Always the trendsetter, Mario went retro in 2009 and reminded the world of the joys of well regulated gameplay. In 2010 Retro Studios followed up by reviving the beloved technical marvel of the SNES with Donkey Kong Country Returns.
I mostly wanted to write about this game because it reminds me of what is perhaps the most critically overlooked and unappreciated quality of a good video game: level design. I understand its a tricky thing to write about, particularly compared to controls and graphics, but at the end of the day, good level design is what separates the games worth playing from the games worth playing again and again and again. It's what separates Mega Man 2 from Mega Man 2000 and what makes one random game of crosshair alignment so much better than the millions of other games where you shoot things from the first person.
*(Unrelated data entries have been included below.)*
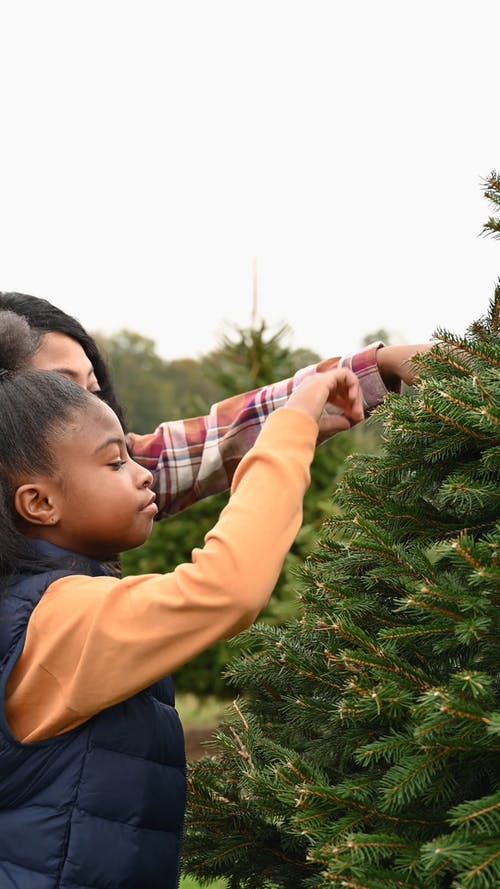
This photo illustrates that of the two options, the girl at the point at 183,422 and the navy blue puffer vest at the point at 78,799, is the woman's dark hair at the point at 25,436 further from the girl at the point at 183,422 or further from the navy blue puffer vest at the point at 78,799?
the girl at the point at 183,422

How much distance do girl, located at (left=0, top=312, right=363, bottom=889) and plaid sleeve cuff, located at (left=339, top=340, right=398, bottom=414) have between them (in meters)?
0.42

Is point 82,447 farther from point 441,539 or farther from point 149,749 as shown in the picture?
point 441,539

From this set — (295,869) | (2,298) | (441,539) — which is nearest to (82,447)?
(441,539)

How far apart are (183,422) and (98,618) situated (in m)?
1.38

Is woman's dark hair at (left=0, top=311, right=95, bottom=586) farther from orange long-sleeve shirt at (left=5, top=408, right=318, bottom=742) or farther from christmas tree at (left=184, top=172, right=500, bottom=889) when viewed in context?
christmas tree at (left=184, top=172, right=500, bottom=889)

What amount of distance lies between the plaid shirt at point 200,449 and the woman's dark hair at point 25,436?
2.97 feet

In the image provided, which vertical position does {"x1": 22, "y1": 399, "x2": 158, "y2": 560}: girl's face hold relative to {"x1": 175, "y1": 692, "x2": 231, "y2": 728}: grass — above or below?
above

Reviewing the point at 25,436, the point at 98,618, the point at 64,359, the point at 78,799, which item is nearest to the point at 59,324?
the point at 64,359

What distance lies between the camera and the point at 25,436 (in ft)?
5.91

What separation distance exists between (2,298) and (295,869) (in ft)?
5.59

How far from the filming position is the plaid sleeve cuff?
229cm

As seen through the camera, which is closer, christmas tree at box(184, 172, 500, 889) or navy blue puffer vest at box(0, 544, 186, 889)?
christmas tree at box(184, 172, 500, 889)

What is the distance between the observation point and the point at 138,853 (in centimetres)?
167

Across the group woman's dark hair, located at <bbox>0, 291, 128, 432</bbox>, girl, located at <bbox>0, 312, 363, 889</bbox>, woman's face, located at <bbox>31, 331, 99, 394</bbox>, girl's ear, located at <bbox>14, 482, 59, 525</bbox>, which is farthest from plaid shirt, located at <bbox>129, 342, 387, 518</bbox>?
Answer: girl's ear, located at <bbox>14, 482, 59, 525</bbox>
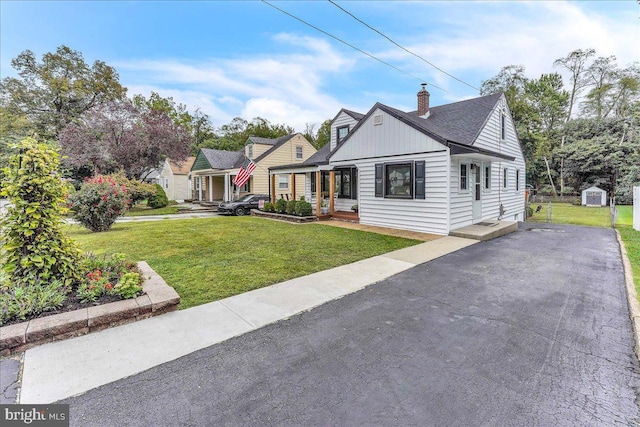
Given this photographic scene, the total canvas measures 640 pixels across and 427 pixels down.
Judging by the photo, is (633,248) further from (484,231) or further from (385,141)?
(385,141)

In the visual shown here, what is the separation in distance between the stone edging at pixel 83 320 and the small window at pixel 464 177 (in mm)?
9488

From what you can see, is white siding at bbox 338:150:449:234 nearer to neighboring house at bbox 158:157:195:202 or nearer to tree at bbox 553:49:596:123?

DKCR is a game that proves just how far good level design can take a game. This is a brutal, relentless game, at least once killing me more than 30 times in a single level and yet, giving up is never an option, even when that stupid little pig shows up to let you wave a white flag. The reason is simple, at no point in this game do you want to skip anything, because it's a game that's constantly throwing new and exciting things at you. One moment you're riding a mine cart on a giant rolling egg, the next you're swinging along vines, or shooting yourself through a series of barrel cannons, or balancing pulleys to move platforms, or riding a missile chasing a giant spiraling mole train. You don't ever choose to skip a level because the game constantly reminds you that no level is to be missed.